Pero el descreimiento en la verdad no sólo dinamita la confianza en la ciencia y en la autenticidad de los hechos históricos, significa además una fisura preocupante para la convivencia democrática. Donald Trump no pudo presentar prueba alguna de que, según denunciaba, había perdido las elecciones de manera fraudulenta, pero eso no significó un obstáculo que le impidiera insistir públicamente durante meses en la teoría del fraude, llegando a convencer a un conjunto nada despreciable de ciudadanos de la verdad de su relato, hasta el extremo de provocar el bochornoso incidente del asalto al Capitolio, una de las páginas más patéticas de la historia política estadounidense. Ni en sus momentos más inspirados hubiera imaginado Nietzsche a qué extremos podía conducir la primacía de las interpretaciones sobre los hechos. Pero da toda la impresión de que no se trata precisamente del mundo liberado que nos prometían, a condición de emanciparnos del dogma de la objetividad y reemplazarlo por el paradigma de la subjetividad. Un paradigma triunfante, tal parece, si nos atenemos a esa reivindicación inclusiva de las múltiples perspectivas, igualmente válidas y a la hipertrofia identitaria dominante. Como señaló el filósofo italiano Maurizio Ferraris con notable agudeza, «lo que soñaron los posmodernos, lo realizaron los populistas».

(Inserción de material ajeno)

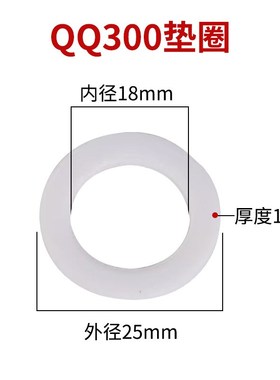 氩弧焊枪头垫圈硅胶白色n垫子QQ150/300 WP17/26/18枪头绝缘垫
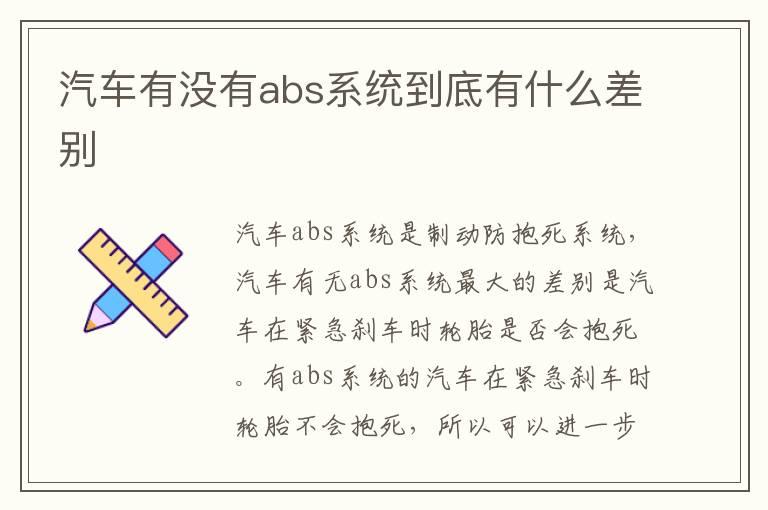 汽车有没有abs系统到底有什么差别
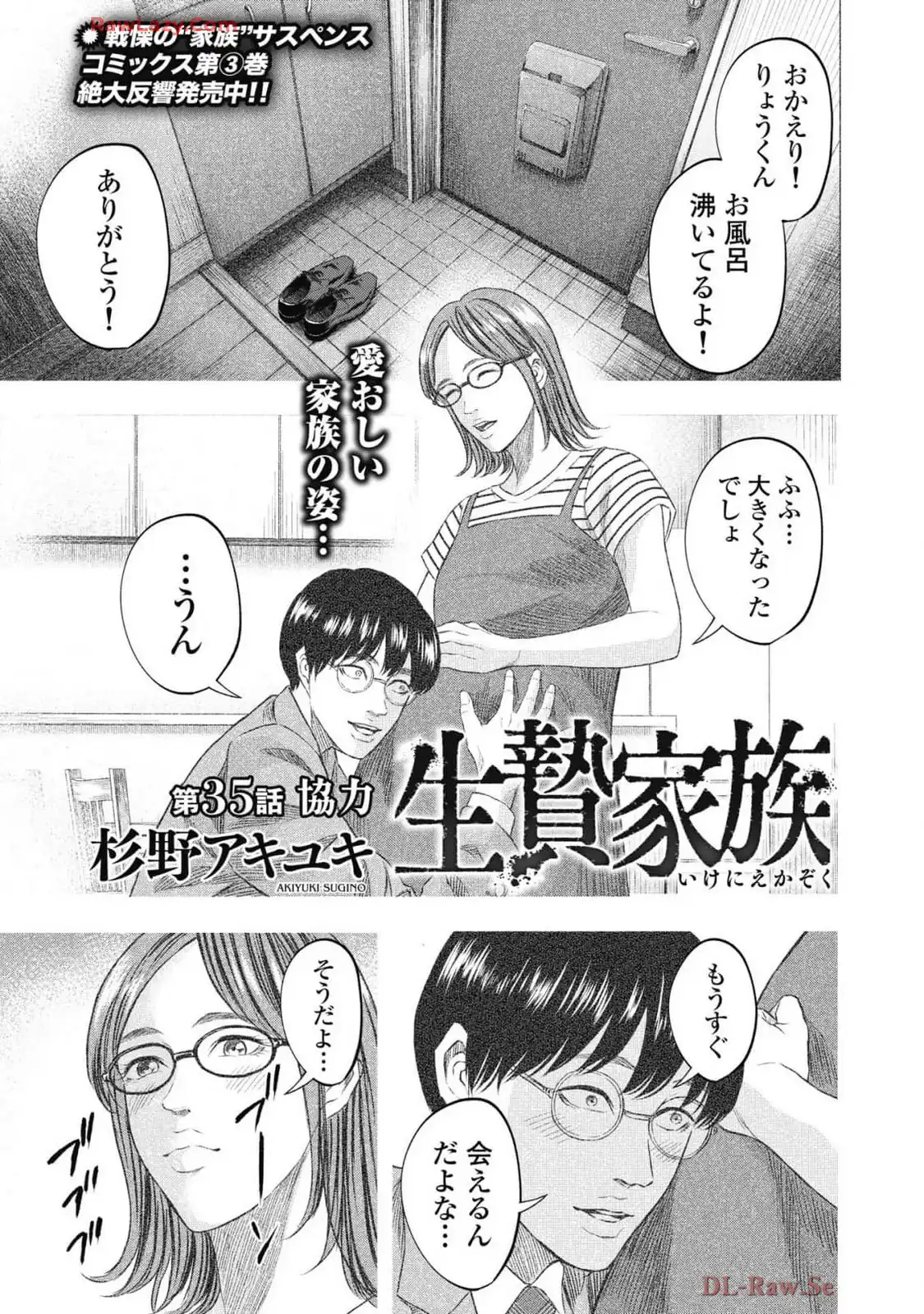 生贄家族 第35話 - Page 1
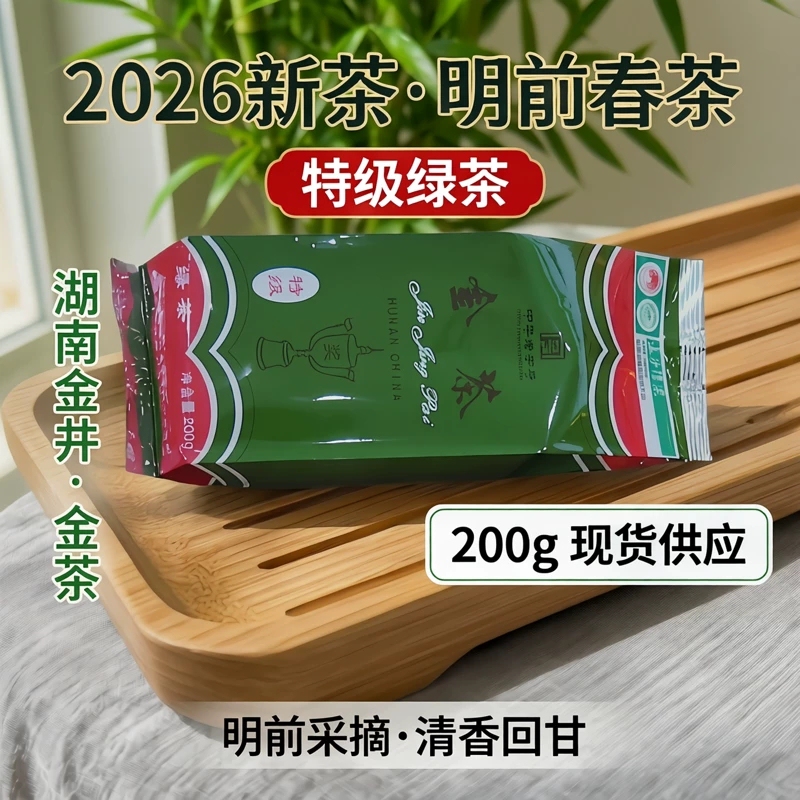 2026 New Tea Golden Well Brand Premium Green Tea 200g Pre-Qingming Green Tea Spring Tea Hunan Golden Tea Strong Aroma Golden Well Green Tea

Sería un signo de vitalidad nada despreciable hacer el esfuerzo por reconocer los peligros a los que nos conduce este desvarío irracionalista y antiiluminista, retomando la senda de la confianza en el saber, la madurez para aceptar que hay un mundo allá afuera y la modestia necesaria para devolverles a la filosofía y a la política una legitimidad severamente dañada. Porque esta pesadilla relativista, en sus versiones más burdas y poco matizadas, que de eso estamos hablando, está en la raíz de la proliferación de ese nutrido espectro de teorías pseudocientíficas y conspirativas que caracterizan la era de la posverdad. Un conjunto de ideas sin fundamento, adornadas con un aura de prestigio en algunos círculos académicos vinculados con las humanidades, que difícilmente habrían prosperado si no hubiéramos tenido la desgracia de que, en algún momento de la historia, se pusiera de moda «ver como algo respetable el ser cínico sobre la verdad y los hechos».4

1. «La discriminación psíquica en la era covid-19», disponible en https://extramurosrevista.org/la-discriminacion-psiquica-en-la-era-covid19/?fbclid=IwAR3gX-05YwRULAl8INF9ePS7YY1R4cma7X4bYb-WXcUM98Su5qN9Lc24r3o.

2. Véanse «Los negacionistas», Brecha, 7-I-21 y «Alucinaciones», Brecha, 22-I-21.

3. Hobsbawm, Eric (1993, pág. 63) citado en Alan Sokal (2009), Más allá de las imposturas intelectuales, Paidós.

4. Expresión del filósofo Daniel Dennett en entrevista con The Guardian, 12-II-2017.